On April 3, 2013, the EPA withdrew its approval of the import and sale of over 70,000 gas-powered on- and off-road motorcycles and all-terrain vehicles because the agency believes that it received either incomplete or falsified certification information. The EPA issued the vehicle certificates from 2006 to 2012 to two companies which operate as Snyder Technology, Inc. and Snyder Computer Systems, Inc. (doing business as Wildfire Motors Corporation). As a result of an investigation, the agency believes that the applications for the certificates contained fallacious information and must be voided. All vehicles imported into or manufactured in the United States are required to have certificates of conformity.

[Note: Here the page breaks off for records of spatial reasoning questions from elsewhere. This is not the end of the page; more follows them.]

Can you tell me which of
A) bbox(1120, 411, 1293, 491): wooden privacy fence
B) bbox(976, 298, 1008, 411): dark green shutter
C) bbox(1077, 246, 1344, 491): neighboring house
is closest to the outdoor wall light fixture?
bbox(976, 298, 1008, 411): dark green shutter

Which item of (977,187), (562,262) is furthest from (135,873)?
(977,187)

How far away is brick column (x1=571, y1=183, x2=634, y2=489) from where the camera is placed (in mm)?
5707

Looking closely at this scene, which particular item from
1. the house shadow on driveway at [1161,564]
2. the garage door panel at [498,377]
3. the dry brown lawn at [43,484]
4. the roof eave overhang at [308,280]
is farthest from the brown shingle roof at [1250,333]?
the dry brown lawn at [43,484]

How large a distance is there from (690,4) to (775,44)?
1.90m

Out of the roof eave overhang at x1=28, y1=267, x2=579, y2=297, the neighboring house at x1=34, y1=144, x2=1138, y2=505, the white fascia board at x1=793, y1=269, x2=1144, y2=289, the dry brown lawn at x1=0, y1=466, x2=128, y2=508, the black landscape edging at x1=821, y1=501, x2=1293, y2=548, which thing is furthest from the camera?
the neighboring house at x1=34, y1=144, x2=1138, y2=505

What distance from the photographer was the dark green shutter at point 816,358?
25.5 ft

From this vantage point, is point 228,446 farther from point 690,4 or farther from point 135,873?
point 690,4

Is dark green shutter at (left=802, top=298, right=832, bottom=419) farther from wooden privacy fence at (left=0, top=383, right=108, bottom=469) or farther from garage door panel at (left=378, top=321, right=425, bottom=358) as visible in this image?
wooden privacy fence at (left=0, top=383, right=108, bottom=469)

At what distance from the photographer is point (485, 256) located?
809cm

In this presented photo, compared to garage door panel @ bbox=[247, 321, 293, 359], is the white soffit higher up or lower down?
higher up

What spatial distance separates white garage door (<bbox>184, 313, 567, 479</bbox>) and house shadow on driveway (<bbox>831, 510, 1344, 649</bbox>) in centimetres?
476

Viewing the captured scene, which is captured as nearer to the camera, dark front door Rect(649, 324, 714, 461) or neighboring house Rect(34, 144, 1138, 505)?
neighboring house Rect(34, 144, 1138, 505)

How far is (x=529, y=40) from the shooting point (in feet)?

===WF-120V Total Electric NEV and WF-72V===

The WF-120V is a two-seat coupe manufactured by Shandong Huoyun Electric Car Co., Ltd, located in Zibo, China. The WF-72 V is a four-seat sedan manufactured by Shandong Pioneer Motorcycle Co., Ltd. The WF-120 is powered by an 8.5 kilowatt, 120 volt AC motor. The WF-72 V is powered by an 8.5 kilowatt, 72 volt, AC motor. The styling of the WF-120 V seems to be a copy of the Smart, including lines in quarter panels where the Smart doors are supposed to close. This appears to be a liability and the owner of the Smart design (Mercedes) may force the manufacturer to stop import or take other legal action. As they are registered as neighborhood electric vehicles, both are programmed by the manufacturer not to exceed 25 miles per hour but can be adjusted to run up to 50 miles per hour.

===WF250-T and WF250-C===
The WF250-T is a three-wheeled truck. The WF250-C is a three-wheeled hatchback sedan. Both were manufactured by Shandong Pioneer Motorcycle Co., Ltd. as well as Ammar Motor Company, which manufactures right hand drive versions and is located in Karachi, Pakistan.